Животные, растения, дети живут не в метрике не сами по себе. Их туда затаскивают дрессурой. Они дружественны и по крайней мере понятны в смысле близки, как близка и понятна медведица, раненая, честно на охоте чуть не задравшая. Строго говоря, жизни служит, подчинено и всякое расписание. Если бы только это подчинение было прозрачно. Оно обычно не просматривается. Государство, частные предприятия действуют по логике, которая делает так, что протест и расправа становятся естественны. Рядом с простором выхода в существенное — тяжелая ввязанность тела в другие тела не по типу нападения, прикосновения к лицу когтей раненой медведицы, а по типу несогласия, отсутствия мира. Медведица бросается на человека, жертвуя жизнью, если хотите, именно восстанавливая мир. Но ярость хозяина на бездельника управляющего хорошо бы проходила по типу реакции медведицы. Молодой офицер Толстой, страстно любящий работу, сгоряча сечет и порет за безделье, но восстановления мира или хотя бы истории не получается, рассказать стыдно. Прежде всего потому что нет простой правды медведицы и охотника, инстинктивно ясных: Толстой порет крепостного потому что видит в нем свою природную густую лень, которую в расписании помещика и хозяина настолько не может себе позволить, что выставляет вперед налицо свое трудолюбие, т. е. расписывает себе распорядок своих природных черт. В дневнике, сам с собой, в этой тайне для одного он ничего не расписывает и видит правду:
Хозяйство опять всей своей давящей, вонючей тяжестью взвалилось мне на шею. — Мучусь, ленюсь {!} (16.10.1859).

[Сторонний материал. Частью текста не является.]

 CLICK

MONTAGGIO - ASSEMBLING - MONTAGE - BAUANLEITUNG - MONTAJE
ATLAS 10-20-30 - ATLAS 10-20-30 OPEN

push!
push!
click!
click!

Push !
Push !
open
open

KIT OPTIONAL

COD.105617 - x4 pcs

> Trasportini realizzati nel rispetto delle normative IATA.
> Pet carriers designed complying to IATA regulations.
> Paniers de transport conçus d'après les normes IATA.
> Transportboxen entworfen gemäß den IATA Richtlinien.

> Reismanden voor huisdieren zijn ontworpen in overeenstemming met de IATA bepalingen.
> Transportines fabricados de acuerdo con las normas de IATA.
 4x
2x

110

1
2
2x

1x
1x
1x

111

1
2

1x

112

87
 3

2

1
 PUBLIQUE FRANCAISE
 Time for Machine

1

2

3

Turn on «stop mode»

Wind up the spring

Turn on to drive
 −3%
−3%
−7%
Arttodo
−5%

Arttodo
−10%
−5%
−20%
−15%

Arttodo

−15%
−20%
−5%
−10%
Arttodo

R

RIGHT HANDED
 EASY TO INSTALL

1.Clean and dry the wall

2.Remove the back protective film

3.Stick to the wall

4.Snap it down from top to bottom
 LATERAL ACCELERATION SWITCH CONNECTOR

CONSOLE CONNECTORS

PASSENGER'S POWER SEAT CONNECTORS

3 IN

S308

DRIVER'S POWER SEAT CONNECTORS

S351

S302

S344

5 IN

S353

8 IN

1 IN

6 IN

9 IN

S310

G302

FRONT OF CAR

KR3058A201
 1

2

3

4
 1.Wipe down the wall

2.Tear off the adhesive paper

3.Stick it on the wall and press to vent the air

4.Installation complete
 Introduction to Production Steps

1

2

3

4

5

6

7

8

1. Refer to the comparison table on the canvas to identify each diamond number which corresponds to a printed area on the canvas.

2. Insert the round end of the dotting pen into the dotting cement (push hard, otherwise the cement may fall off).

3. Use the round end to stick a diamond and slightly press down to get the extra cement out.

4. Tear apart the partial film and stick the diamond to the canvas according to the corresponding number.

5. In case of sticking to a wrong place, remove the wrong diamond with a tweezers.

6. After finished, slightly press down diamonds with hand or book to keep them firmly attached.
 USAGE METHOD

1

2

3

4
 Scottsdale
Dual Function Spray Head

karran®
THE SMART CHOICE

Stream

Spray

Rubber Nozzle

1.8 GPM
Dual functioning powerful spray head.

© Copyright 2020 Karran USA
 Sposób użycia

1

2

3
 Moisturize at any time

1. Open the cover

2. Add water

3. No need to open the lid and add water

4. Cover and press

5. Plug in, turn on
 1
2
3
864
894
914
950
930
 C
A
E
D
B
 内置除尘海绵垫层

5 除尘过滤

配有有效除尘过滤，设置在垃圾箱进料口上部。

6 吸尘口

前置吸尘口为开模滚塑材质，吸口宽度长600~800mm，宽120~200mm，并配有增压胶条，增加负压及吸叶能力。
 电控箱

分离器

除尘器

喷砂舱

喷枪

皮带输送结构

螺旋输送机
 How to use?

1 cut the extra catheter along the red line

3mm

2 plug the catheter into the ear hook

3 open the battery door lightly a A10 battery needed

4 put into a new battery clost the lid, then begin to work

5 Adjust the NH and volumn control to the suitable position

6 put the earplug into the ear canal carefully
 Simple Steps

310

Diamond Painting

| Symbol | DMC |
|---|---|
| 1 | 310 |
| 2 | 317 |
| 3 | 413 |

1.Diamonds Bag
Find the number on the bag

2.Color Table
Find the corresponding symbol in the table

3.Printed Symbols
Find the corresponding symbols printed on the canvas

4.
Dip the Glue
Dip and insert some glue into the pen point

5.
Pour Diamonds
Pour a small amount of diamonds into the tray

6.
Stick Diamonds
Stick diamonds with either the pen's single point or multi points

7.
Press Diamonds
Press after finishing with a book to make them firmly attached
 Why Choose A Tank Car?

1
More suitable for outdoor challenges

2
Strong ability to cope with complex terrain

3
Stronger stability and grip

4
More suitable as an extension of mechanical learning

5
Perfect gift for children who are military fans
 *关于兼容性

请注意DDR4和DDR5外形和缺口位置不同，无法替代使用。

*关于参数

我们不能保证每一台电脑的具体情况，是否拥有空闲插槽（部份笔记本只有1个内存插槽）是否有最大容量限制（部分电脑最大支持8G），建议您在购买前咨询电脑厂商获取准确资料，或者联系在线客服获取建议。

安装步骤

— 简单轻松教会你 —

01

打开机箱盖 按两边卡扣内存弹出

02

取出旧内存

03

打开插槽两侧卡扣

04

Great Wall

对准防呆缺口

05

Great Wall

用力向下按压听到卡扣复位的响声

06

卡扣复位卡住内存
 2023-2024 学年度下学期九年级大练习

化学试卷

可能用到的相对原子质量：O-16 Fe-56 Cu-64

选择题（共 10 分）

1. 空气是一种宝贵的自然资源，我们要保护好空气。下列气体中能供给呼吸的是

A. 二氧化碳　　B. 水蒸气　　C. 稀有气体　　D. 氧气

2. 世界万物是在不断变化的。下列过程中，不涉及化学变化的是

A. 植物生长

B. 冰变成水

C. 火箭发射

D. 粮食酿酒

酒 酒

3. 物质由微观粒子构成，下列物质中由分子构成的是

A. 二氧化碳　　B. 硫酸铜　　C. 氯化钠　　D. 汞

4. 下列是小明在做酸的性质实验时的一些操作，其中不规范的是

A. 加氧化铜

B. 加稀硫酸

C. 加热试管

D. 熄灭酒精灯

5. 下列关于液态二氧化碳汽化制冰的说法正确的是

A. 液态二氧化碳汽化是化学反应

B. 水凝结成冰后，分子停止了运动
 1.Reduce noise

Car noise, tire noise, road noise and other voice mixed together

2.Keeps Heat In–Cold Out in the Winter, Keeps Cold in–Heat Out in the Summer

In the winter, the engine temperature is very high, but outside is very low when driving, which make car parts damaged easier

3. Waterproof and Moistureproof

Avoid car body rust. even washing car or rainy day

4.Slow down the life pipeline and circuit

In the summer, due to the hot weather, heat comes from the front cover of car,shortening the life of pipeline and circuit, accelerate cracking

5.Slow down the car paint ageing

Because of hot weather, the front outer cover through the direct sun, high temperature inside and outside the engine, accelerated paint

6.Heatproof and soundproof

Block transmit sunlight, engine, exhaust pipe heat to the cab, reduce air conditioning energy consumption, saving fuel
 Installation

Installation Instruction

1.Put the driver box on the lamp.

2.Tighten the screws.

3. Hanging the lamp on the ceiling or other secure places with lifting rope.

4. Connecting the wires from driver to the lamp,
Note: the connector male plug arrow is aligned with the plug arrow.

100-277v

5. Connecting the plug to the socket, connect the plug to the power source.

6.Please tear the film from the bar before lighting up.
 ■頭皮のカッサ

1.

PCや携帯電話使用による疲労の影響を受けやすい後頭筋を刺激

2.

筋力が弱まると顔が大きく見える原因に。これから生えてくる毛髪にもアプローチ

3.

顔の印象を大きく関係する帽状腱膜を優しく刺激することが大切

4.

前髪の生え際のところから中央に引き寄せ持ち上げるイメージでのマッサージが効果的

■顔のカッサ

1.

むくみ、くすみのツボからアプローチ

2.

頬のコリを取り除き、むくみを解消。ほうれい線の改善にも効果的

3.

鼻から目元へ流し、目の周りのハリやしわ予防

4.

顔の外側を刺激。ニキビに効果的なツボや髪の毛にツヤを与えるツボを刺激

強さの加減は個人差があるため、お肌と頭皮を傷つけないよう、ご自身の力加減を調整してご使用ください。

Возникает раздор, в этой собственно не очень большой и случайно выхваченной клеточке жизни, но в других клеточках то же, раздор. В чем дело. Что делать. Распутать, разорвать, взорвать. Честный ход только один: не убегая, не изменяя месту, проложить путь откровениям, они безусловно обещают своей великостью спасение. То, что если один находит настоящий выход из лабиринта (расписание, когда оно вписано в природу, приложено к ней, становится лабиринтом), то спасены все, делает задачу большой, тоже великой, и единственно интересной. Потому что действуют сверхсилы, божественное, среди них захватывающая интрига, косность, полный провал и немыслимый успех. На этом большом поле, такого размаха, человеческие соображения и расчеты становятся жалкой кустарщиной, собственно смешной. Толстой имеет уверенное презрение к манипуляциям, усилиям рассудочно склеить раздор. Игра идет на хорошем уровне, он принимать частные, условные меры не хочет. Он пишет не для того чтобы самому измениться, совершенствоваться. Точнее сказать, к тому, который хочет изменить себя, мечтает исправить жизнь, дневник стоит наблюдателем.